- Your instructions: Could you echo every one of the records below back to me word for word, leaving the pictures out of your reply?
>> START Material provided
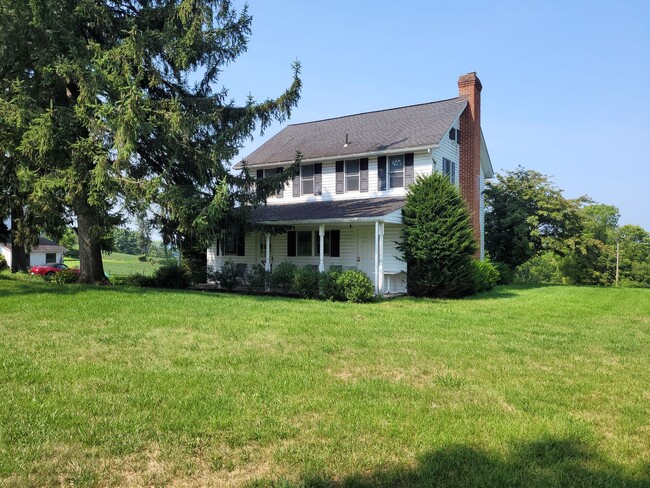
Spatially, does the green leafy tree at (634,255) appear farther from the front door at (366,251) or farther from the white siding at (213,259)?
the white siding at (213,259)

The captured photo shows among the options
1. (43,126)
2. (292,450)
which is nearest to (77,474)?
(292,450)

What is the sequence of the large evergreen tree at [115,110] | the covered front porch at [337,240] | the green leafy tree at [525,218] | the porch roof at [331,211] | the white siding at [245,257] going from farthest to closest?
1. the green leafy tree at [525,218]
2. the white siding at [245,257]
3. the covered front porch at [337,240]
4. the porch roof at [331,211]
5. the large evergreen tree at [115,110]

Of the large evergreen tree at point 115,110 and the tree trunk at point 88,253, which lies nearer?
the large evergreen tree at point 115,110

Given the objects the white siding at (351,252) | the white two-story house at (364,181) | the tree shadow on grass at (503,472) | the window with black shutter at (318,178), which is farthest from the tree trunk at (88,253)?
the tree shadow on grass at (503,472)

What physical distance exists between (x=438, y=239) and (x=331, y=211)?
4.19 meters

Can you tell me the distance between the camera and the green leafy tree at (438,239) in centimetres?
1552

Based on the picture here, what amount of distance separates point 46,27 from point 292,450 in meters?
15.5

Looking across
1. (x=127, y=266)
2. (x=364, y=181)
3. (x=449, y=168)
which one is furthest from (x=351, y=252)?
(x=127, y=266)

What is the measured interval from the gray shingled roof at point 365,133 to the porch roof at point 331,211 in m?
2.03

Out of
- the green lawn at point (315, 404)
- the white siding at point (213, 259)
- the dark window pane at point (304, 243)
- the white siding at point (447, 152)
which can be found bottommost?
the green lawn at point (315, 404)

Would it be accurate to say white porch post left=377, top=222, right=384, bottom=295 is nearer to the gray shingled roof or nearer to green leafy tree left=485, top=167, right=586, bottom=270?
the gray shingled roof

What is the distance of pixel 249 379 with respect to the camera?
5320mm

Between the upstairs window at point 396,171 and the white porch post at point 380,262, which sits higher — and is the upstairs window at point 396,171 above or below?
above

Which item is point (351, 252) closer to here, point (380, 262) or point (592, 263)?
point (380, 262)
>> END Material provided
- Complete output:
Spatially, does the green leafy tree at (634,255) appear farther from the front door at (366,251) or farther from the white siding at (213,259)?
the white siding at (213,259)

The captured photo shows among the options
1. (43,126)
2. (292,450)
which is nearest to (77,474)?
(292,450)

What is the sequence of the large evergreen tree at [115,110] | the covered front porch at [337,240] | the green leafy tree at [525,218] | the porch roof at [331,211] | the white siding at [245,257] going from farthest to closest?
1. the green leafy tree at [525,218]
2. the white siding at [245,257]
3. the covered front porch at [337,240]
4. the porch roof at [331,211]
5. the large evergreen tree at [115,110]

Of the large evergreen tree at point 115,110 and the tree trunk at point 88,253, which lies nearer?
the large evergreen tree at point 115,110

Given the objects the white siding at (351,252) | the white two-story house at (364,181) | the tree shadow on grass at (503,472) | the window with black shutter at (318,178), which is farthest from the tree trunk at (88,253)?
the tree shadow on grass at (503,472)

What physical distance exists between (x=438, y=239) and (x=331, y=211)?
4.19 meters

Can you tell me the distance between the camera and the green leafy tree at (438,239) in centimetres?
1552

Based on the picture here, what amount of distance separates point 46,27 from point 292,450 in meters?
15.5

Looking across
1. (x=127, y=266)
2. (x=364, y=181)
3. (x=449, y=168)
which one is furthest from (x=351, y=252)?
(x=127, y=266)

What is the measured interval from the gray shingled roof at point 365,133 to the porch roof at point 331,211 in m?
2.03

Out of
- the green lawn at point (315, 404)
- the white siding at point (213, 259)
- the dark window pane at point (304, 243)
- the white siding at point (447, 152)
which can be found bottommost?
the green lawn at point (315, 404)

Would it be accurate to say white porch post left=377, top=222, right=384, bottom=295 is nearer to the gray shingled roof or nearer to green leafy tree left=485, top=167, right=586, bottom=270?
the gray shingled roof

What is the distance of pixel 249 379 with respect to the camera?
5320mm

Between the upstairs window at point 396,171 and the white porch post at point 380,262, which sits higher — and is the upstairs window at point 396,171 above or below?
above

Which item is point (351, 252) closer to here, point (380, 262) or point (592, 263)?
point (380, 262)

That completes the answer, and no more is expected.